__Task to complete__
Return each line of the records with nothing changed, pictures excepted.

__Data entries__
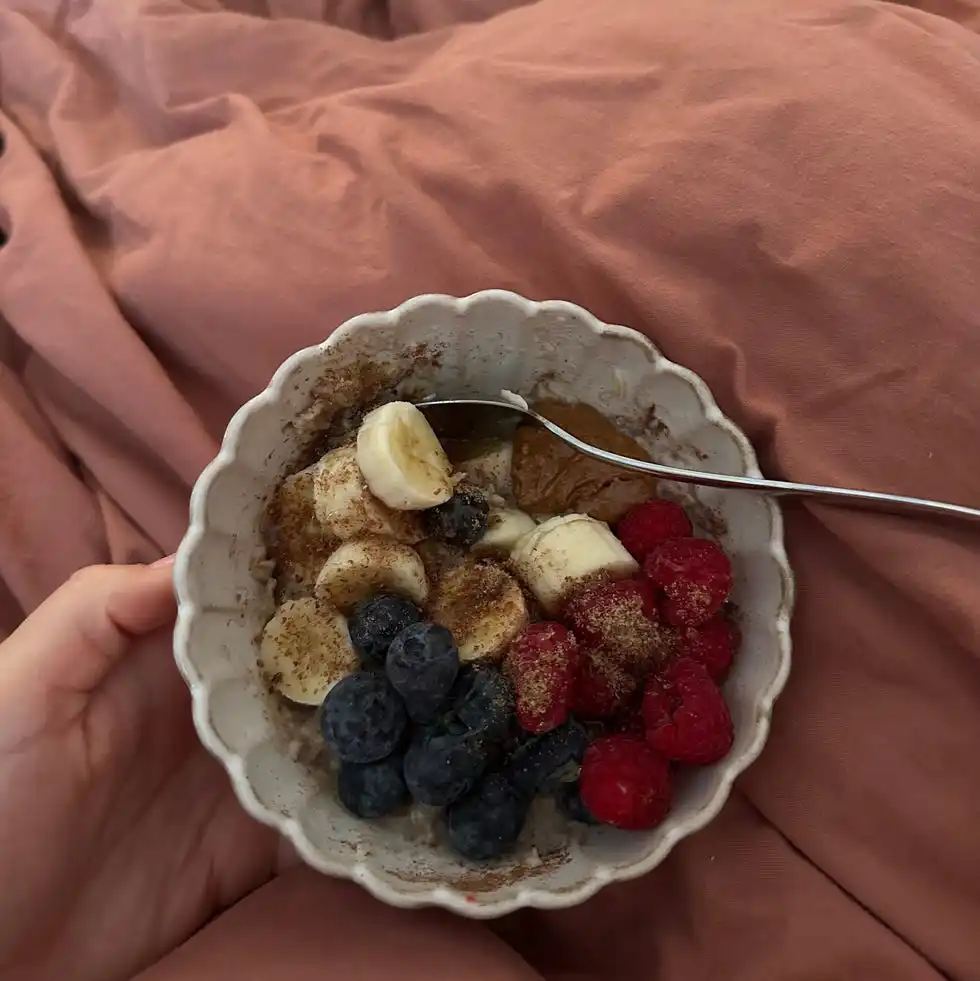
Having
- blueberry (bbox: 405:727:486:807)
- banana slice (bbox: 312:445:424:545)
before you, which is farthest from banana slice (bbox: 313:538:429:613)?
blueberry (bbox: 405:727:486:807)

__Problem solution__
Having
- blueberry (bbox: 405:727:486:807)
- banana slice (bbox: 312:445:424:545)
before you, which is farthest from banana slice (bbox: 313:538:429:613)?
blueberry (bbox: 405:727:486:807)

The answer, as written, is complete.